According to a recent analysis conducted by experts at SimilarWeb, the decision to implement stricter censorship on content may not have a significant negative impact on a given brand in the short term. That’s a conclusion that the marketing experts reached after watching Spotify’s install base and active users throughout the month of May, following the company’s implementation of new censorship policies. Although the removal of artists’ content deemed to be “hateful or harmful” did cause a backlash, the number of Spotify installs and users remained mostly unaffected. By the numbers, SimilarWeb says that the install rate was steady at approximately 19-percent, while active user numbers were stable at around 17-percent. With consideration for the past six months, those figures were consistently stable. According to Gitit Greenberg, Senior Director of Marketing Insights at SimilarWeb, that’s not confined to Spotify either. In fact, a similar trend has been noted on both Snapchat and Facebook.

What makes that intriguing is that it seems to suggest that Facebook hasn’t been profoundly affected by its various controversies over the past few months.
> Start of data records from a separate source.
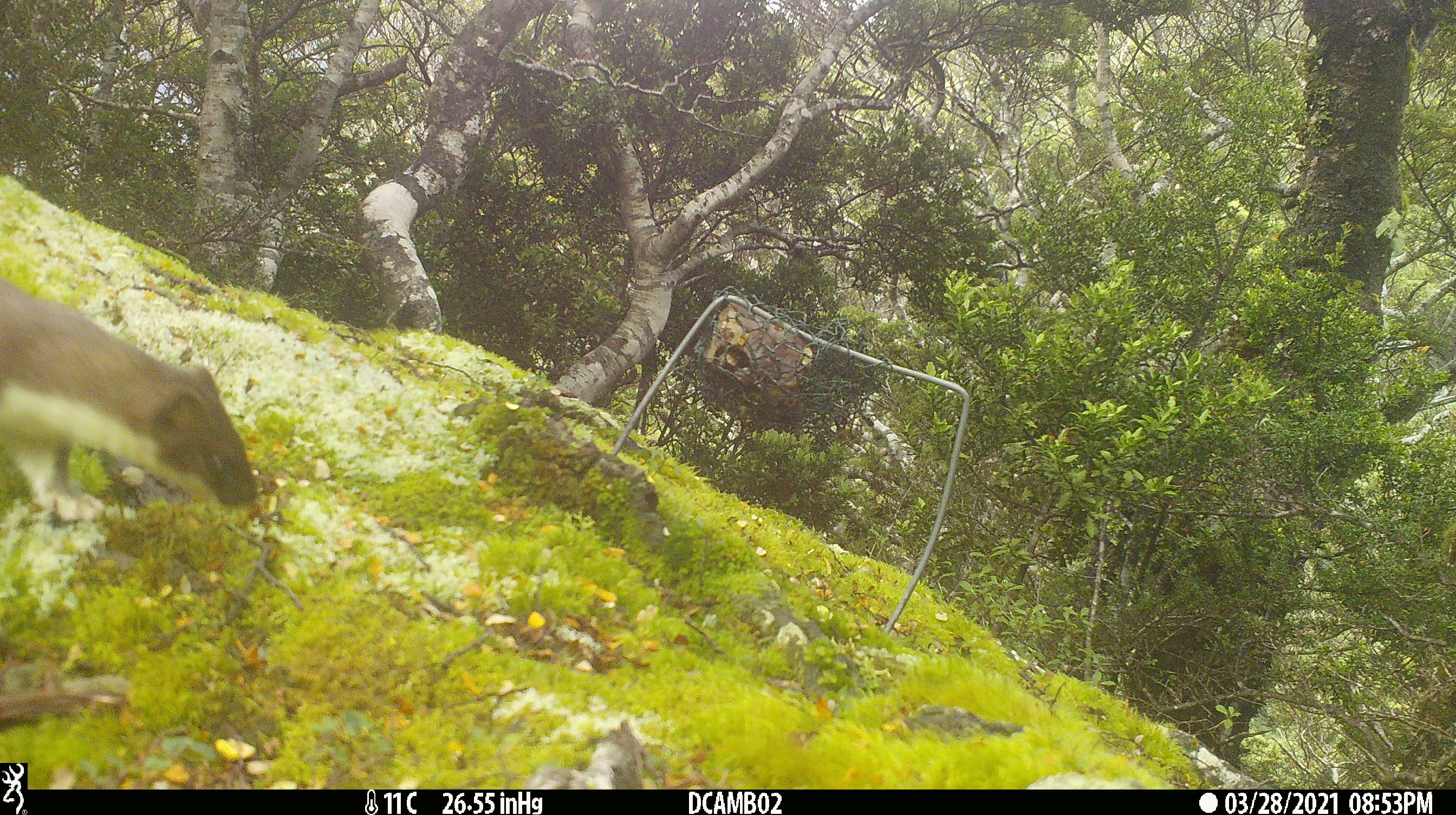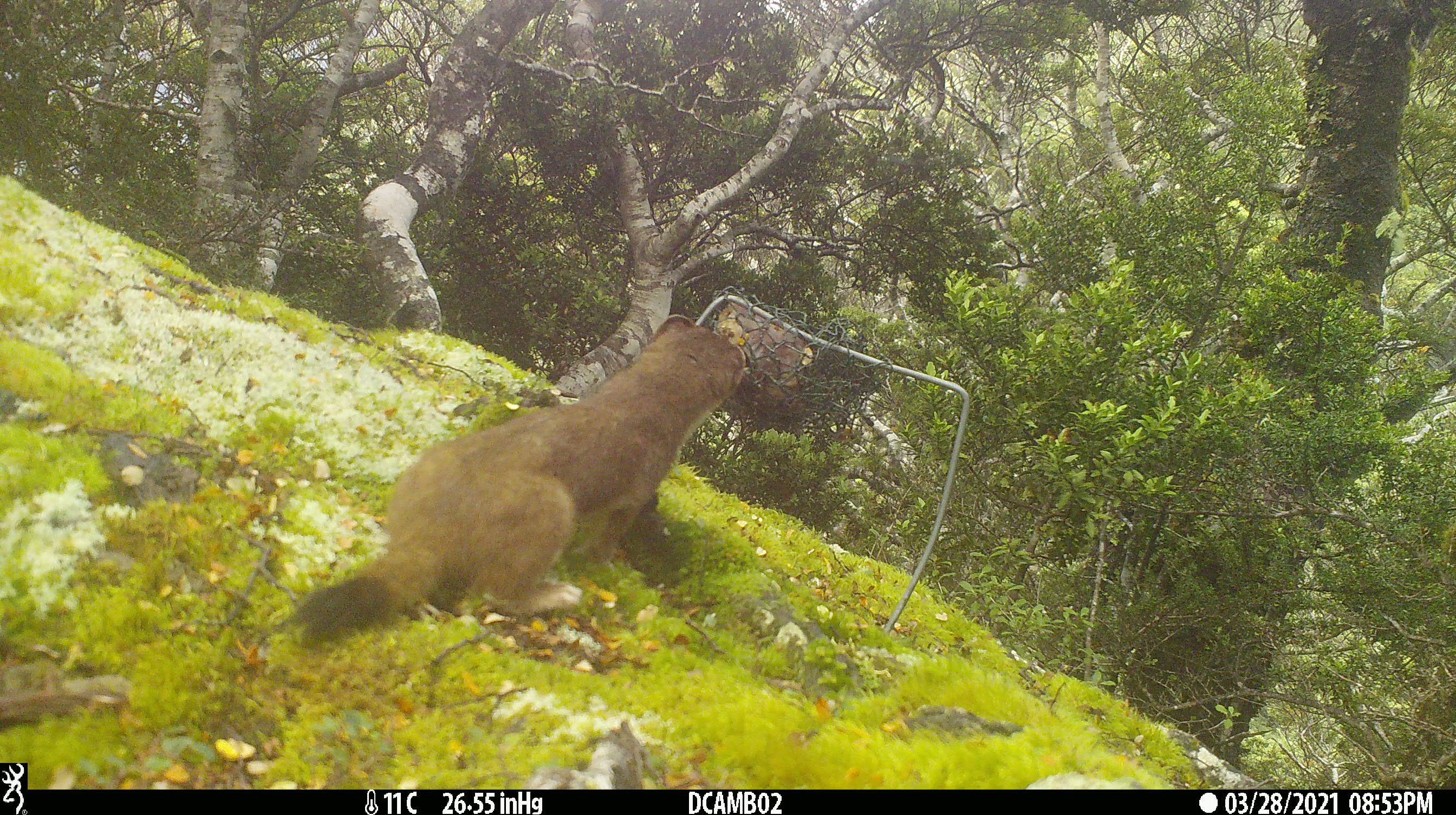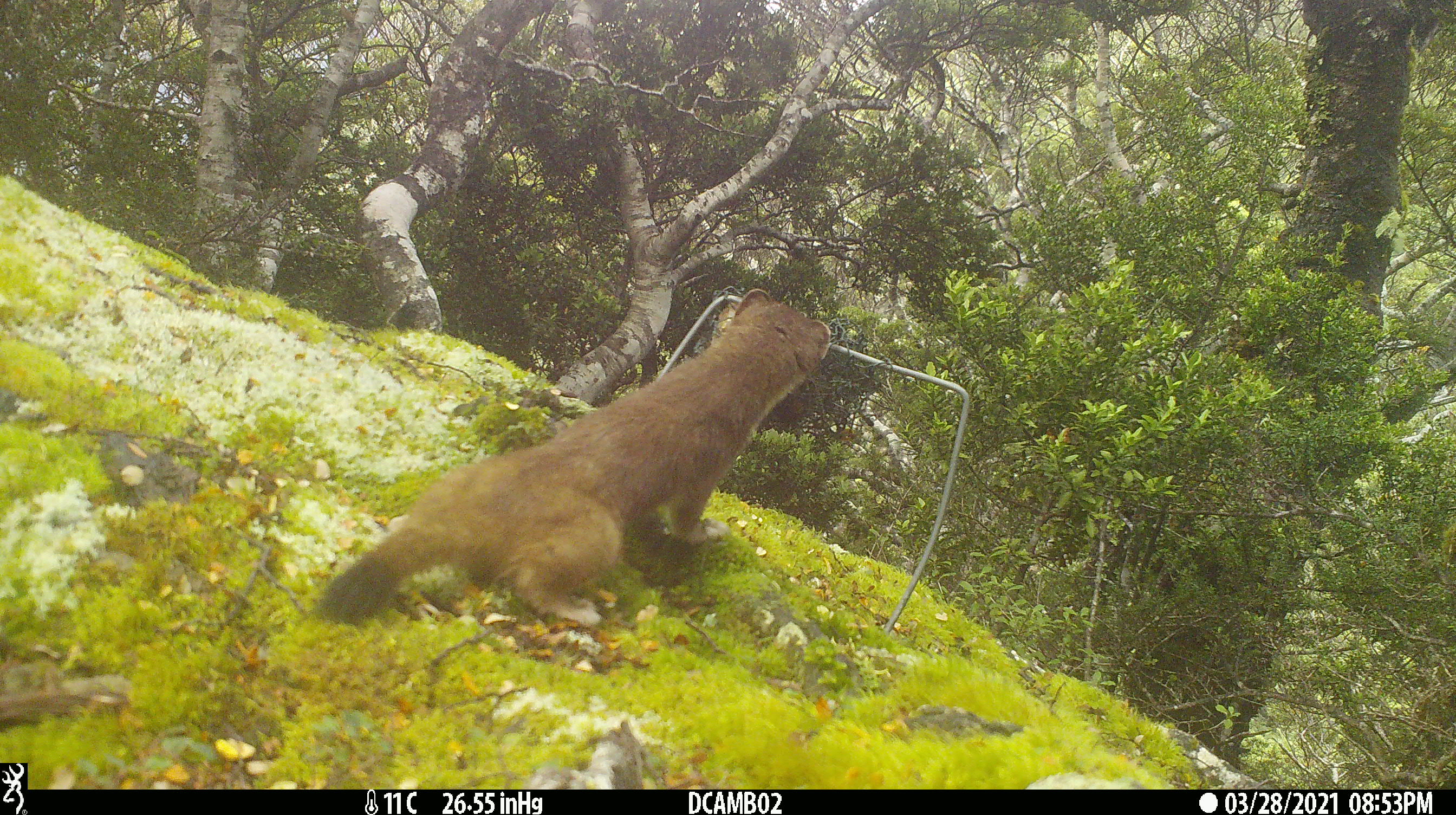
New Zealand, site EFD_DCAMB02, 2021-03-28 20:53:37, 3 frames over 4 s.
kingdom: Animalia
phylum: Chordata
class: Mammalia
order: Carnivora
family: Mustelidae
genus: Mustela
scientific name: Mustela erminea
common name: stoat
The social media giant has, of course, slowly declined for several years among the younger generation but there doesn’t appear to be any real correlation with those scandals. Instead, the outcry about what is perceived as overbearing censorship appears to be mostly noise. Snapchat’s problems have been predominantly minor by comparison, as have Spotify’s. In each case, the theme seems to carry through and seems to indicate that controversy has a minimal impact at best.

That’s not to say that none of the recent debacles aren’t going to have severe negative consequences for whatever company happens to be embroiled in it. However, the figures themselves could be viewed as adding weight to the notion that users are simply too addicted to their smartphones and apps. Specifically, it could raise questions about whether they’re simply too attached to their social media accounts or music services to take action when something about the company running those accounts upsets them.